Task description —
Repeat the material in full. Keep every line exactly as it is.

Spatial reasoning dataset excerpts
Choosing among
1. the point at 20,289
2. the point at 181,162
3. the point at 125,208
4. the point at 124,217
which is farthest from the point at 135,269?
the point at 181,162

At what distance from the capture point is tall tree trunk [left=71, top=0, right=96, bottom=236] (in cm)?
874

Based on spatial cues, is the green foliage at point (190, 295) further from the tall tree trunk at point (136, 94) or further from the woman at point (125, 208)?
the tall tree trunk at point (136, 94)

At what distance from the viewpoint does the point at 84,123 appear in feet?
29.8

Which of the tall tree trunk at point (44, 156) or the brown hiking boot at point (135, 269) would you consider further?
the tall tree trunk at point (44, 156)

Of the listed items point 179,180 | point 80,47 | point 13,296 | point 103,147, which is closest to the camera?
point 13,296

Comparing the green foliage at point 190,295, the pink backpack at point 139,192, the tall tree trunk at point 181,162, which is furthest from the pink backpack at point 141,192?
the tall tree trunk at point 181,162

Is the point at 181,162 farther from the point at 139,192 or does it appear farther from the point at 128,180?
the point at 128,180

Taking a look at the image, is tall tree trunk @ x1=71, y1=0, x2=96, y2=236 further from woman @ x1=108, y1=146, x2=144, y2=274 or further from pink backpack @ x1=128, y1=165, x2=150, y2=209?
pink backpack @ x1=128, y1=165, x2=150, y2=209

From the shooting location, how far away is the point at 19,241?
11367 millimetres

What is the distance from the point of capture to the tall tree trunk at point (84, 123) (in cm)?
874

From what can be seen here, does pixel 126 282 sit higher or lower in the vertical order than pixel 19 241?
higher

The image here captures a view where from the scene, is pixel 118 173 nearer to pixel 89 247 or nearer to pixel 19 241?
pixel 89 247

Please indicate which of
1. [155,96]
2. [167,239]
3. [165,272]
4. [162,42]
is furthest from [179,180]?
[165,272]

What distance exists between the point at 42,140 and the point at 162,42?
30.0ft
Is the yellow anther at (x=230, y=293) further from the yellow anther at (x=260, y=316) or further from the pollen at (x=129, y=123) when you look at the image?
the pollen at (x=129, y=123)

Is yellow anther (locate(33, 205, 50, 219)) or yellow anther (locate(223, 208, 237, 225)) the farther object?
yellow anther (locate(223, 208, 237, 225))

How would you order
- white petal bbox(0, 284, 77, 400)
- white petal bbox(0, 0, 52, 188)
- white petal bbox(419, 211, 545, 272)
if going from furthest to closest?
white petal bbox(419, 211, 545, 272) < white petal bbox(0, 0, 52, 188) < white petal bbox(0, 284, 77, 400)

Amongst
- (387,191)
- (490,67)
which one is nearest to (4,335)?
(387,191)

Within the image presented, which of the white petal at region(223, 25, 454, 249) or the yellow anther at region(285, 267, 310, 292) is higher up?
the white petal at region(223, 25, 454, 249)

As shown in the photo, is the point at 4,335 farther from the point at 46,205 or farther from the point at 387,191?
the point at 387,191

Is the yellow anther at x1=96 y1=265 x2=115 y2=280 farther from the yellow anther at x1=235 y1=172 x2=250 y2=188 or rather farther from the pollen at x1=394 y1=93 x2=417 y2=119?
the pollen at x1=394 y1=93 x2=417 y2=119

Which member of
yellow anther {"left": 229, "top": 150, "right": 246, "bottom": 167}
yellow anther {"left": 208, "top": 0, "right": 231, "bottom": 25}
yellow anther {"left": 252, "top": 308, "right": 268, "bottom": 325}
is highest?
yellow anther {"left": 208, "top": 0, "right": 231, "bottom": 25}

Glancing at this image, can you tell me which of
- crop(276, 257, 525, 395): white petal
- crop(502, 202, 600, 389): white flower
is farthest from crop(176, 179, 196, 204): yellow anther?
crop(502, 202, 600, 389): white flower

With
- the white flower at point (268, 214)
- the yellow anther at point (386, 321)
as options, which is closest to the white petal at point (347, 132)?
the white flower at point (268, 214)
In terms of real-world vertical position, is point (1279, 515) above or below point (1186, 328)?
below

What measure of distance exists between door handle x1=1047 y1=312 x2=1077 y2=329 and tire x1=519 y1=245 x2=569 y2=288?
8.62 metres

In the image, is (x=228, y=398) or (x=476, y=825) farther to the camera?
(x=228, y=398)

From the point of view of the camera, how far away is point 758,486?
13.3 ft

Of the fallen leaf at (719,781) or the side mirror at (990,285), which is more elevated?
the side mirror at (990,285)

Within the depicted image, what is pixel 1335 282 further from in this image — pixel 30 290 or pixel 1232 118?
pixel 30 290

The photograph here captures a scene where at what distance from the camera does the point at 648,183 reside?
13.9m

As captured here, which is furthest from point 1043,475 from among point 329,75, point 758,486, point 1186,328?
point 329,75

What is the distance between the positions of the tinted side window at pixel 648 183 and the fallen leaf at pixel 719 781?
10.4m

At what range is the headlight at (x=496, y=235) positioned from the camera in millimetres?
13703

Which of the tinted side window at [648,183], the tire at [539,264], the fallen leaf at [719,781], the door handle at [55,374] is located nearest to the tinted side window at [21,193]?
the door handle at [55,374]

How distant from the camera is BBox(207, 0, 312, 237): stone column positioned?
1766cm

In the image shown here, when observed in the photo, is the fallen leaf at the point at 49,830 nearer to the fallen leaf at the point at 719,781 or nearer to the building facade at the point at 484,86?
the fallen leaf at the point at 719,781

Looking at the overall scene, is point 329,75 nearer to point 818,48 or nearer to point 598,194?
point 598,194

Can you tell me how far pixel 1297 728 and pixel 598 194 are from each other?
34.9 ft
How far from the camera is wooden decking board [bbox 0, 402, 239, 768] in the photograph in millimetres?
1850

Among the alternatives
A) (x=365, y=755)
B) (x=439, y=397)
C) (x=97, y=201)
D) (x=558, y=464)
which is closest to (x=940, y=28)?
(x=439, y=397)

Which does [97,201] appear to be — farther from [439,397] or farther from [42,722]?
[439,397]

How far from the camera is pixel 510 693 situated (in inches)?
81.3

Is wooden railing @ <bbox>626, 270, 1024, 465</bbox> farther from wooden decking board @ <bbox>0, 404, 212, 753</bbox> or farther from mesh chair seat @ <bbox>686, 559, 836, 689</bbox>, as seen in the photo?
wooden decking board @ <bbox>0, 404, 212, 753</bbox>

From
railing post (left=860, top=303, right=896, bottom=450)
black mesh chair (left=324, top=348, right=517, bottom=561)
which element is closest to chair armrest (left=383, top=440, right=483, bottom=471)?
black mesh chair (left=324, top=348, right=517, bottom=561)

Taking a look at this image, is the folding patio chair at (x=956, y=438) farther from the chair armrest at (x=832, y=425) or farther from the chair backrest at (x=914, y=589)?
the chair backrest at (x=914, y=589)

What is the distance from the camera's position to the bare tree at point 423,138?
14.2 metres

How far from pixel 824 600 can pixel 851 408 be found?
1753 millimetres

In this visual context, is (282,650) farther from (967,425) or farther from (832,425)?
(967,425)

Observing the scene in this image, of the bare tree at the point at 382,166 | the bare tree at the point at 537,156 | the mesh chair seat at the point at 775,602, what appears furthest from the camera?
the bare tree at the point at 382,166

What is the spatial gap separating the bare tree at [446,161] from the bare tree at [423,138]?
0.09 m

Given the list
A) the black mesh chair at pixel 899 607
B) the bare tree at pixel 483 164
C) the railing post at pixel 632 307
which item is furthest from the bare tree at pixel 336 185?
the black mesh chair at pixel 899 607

Completed exercise —
Choosing among
1. the point at 20,289
2. the point at 181,162
3. the point at 125,208
4. the point at 124,217
which is farthest from the point at 135,269?
the point at 181,162

At what distance from the capture point is tall tree trunk [left=71, top=0, right=96, bottom=236] (in cm)?
874

Based on spatial cues, is the green foliage at point (190, 295) further from the tall tree trunk at point (136, 94) or further from the woman at point (125, 208)?
the tall tree trunk at point (136, 94)

At what distance from the viewpoint does the point at 84,123 appear in feet?
29.8

Which of the tall tree trunk at point (44, 156) or the brown hiking boot at point (135, 269) would you consider further?
the tall tree trunk at point (44, 156)

Of the listed items point 179,180 | point 80,47 | point 13,296 | point 103,147, which is closest to the camera?
point 13,296

Comparing the green foliage at point 190,295, the pink backpack at point 139,192, the tall tree trunk at point 181,162, which is furthest from the pink backpack at point 141,192?
the tall tree trunk at point 181,162

Is the point at 181,162 farther from the point at 139,192 or does it appear farther from the point at 128,180?
the point at 128,180

Taking a look at the image, is tall tree trunk @ x1=71, y1=0, x2=96, y2=236 further from woman @ x1=108, y1=146, x2=144, y2=274 or further from pink backpack @ x1=128, y1=165, x2=150, y2=209?
pink backpack @ x1=128, y1=165, x2=150, y2=209

From the shooting location, how far away is the point at 19,241?
11367 millimetres

What is the distance from the point of capture to the tall tree trunk at point (84, 123) (in cm)?
874

From what can be seen here, does pixel 126 282 sit higher or lower in the vertical order than pixel 19 241?
higher

The image here captures a view where from the scene, is pixel 118 173 nearer to pixel 89 247 or nearer to pixel 19 241?
pixel 89 247

Please indicate which of
1. [155,96]
2. [167,239]
3. [165,272]
4. [162,42]
is furthest from [179,180]?
[165,272]

What distance exists between the point at 42,140 and the point at 162,42?
30.0ft
Is the yellow anther at (x=230, y=293) further from the yellow anther at (x=260, y=316) or further from the pollen at (x=129, y=123) when you look at the image?
the pollen at (x=129, y=123)

Is yellow anther (locate(33, 205, 50, 219)) or yellow anther (locate(223, 208, 237, 225)) the farther object?
yellow anther (locate(223, 208, 237, 225))

How would you order
- white petal bbox(0, 284, 77, 400)
- white petal bbox(0, 0, 52, 188)
- white petal bbox(419, 211, 545, 272)
if going from furthest to closest?
white petal bbox(419, 211, 545, 272) < white petal bbox(0, 0, 52, 188) < white petal bbox(0, 284, 77, 400)

Amongst
- (387,191)
- (490,67)
which one is nearest to (4,335)?
(387,191)

Within the image presented, which of the white petal at region(223, 25, 454, 249) or the yellow anther at region(285, 267, 310, 292) is higher up?
the white petal at region(223, 25, 454, 249)

As shown in the photo, is the point at 4,335 farther from the point at 46,205 or farther from the point at 387,191?
the point at 387,191

Is the yellow anther at x1=96 y1=265 x2=115 y2=280 farther from the yellow anther at x1=235 y1=172 x2=250 y2=188 or rather farther from the pollen at x1=394 y1=93 x2=417 y2=119?
the pollen at x1=394 y1=93 x2=417 y2=119

Which member of
yellow anther {"left": 229, "top": 150, "right": 246, "bottom": 167}
yellow anther {"left": 208, "top": 0, "right": 231, "bottom": 25}
yellow anther {"left": 252, "top": 308, "right": 268, "bottom": 325}
is highest?
yellow anther {"left": 208, "top": 0, "right": 231, "bottom": 25}

Glancing at this image, can you tell me which of
- crop(276, 257, 525, 395): white petal
- crop(502, 202, 600, 389): white flower
is farthest from crop(176, 179, 196, 204): yellow anther?
crop(502, 202, 600, 389): white flower

With
- the white flower at point (268, 214)
- the yellow anther at point (386, 321)
as options, which is closest to the white petal at point (347, 132)?
the white flower at point (268, 214)
In terms of real-world vertical position, is point (1279, 515) above or below point (1186, 328)?
below

What measure of distance exists between door handle x1=1047 y1=312 x2=1077 y2=329 and tire x1=519 y1=245 x2=569 y2=288?
8.62 metres

In the image, is (x=228, y=398) or (x=476, y=825) farther to the camera?
(x=228, y=398)

From the point of view of the camera, how far away is point 758,486?
13.3 ft

Of the fallen leaf at (719,781) or the side mirror at (990,285), which is more elevated?
the side mirror at (990,285)

Within the depicted image, what is pixel 1335 282 further from in this image — pixel 30 290 or pixel 1232 118?
pixel 30 290

The photograph here captures a scene where at what distance from the camera does the point at 648,183 reside?
13.9m

As captured here, which is furthest from point 1043,475 from among point 329,75, point 758,486, point 1186,328?
point 329,75

What is the distance between the positions of the tinted side window at pixel 648 183 and the fallen leaf at pixel 719 781?
10.4m

At what range is the headlight at (x=496, y=235) positioned from the camera in millimetres?
13703

Which of the tinted side window at [648,183], the tire at [539,264], the fallen leaf at [719,781], the door handle at [55,374] is located nearest to the tinted side window at [21,193]?
the door handle at [55,374]

How distant from the camera is BBox(207, 0, 312, 237): stone column positioned?
1766cm

In the image shown here, when observed in the photo, is the fallen leaf at the point at 49,830 nearer to the fallen leaf at the point at 719,781 or nearer to the building facade at the point at 484,86?
the fallen leaf at the point at 719,781

Looking at the overall scene, is point 329,75 nearer to point 818,48 or nearer to point 598,194?
point 598,194

Can you tell me how far pixel 1297 728 and pixel 598 194 are from each other?
34.9 ft
How far from the camera is wooden decking board [bbox 0, 402, 239, 768] in the photograph in millimetres?
1850

Among the alternatives
A) (x=365, y=755)
B) (x=439, y=397)
C) (x=97, y=201)
D) (x=558, y=464)
which is closest to (x=940, y=28)?
(x=439, y=397)

Which does [97,201] appear to be — farther from [439,397] or farther from [42,722]?
[439,397]

How far from the camera is pixel 510 693 situated (in inches)?
81.3

Is wooden railing @ <bbox>626, 270, 1024, 465</bbox> farther from wooden decking board @ <bbox>0, 404, 212, 753</bbox> or farther from mesh chair seat @ <bbox>686, 559, 836, 689</bbox>, as seen in the photo?
wooden decking board @ <bbox>0, 404, 212, 753</bbox>

From
railing post (left=860, top=303, right=896, bottom=450)
black mesh chair (left=324, top=348, right=517, bottom=561)
which element is closest to chair armrest (left=383, top=440, right=483, bottom=471)?
black mesh chair (left=324, top=348, right=517, bottom=561)

Taking a look at this image, is the folding patio chair at (x=956, y=438) farther from the chair armrest at (x=832, y=425) or farther from the chair backrest at (x=914, y=589)?
the chair backrest at (x=914, y=589)

What is the distance from the camera's position to the bare tree at point 423,138?
14.2 metres

How far from pixel 824 600 can pixel 851 408 be found?
1753 millimetres

In this visual context, is (282,650) farther from (967,425) or farther from (832,425)?
(967,425)

Observing the scene in this image, of the bare tree at the point at 382,166 | the bare tree at the point at 537,156 | the mesh chair seat at the point at 775,602, what appears furthest from the camera?
the bare tree at the point at 382,166

What is the spatial gap separating the bare tree at [446,161] from the bare tree at [423,138]?
0.09 m

Given the list
A) the black mesh chair at pixel 899 607
B) the bare tree at pixel 483 164
C) the railing post at pixel 632 307
which item is furthest from the bare tree at pixel 336 185?
the black mesh chair at pixel 899 607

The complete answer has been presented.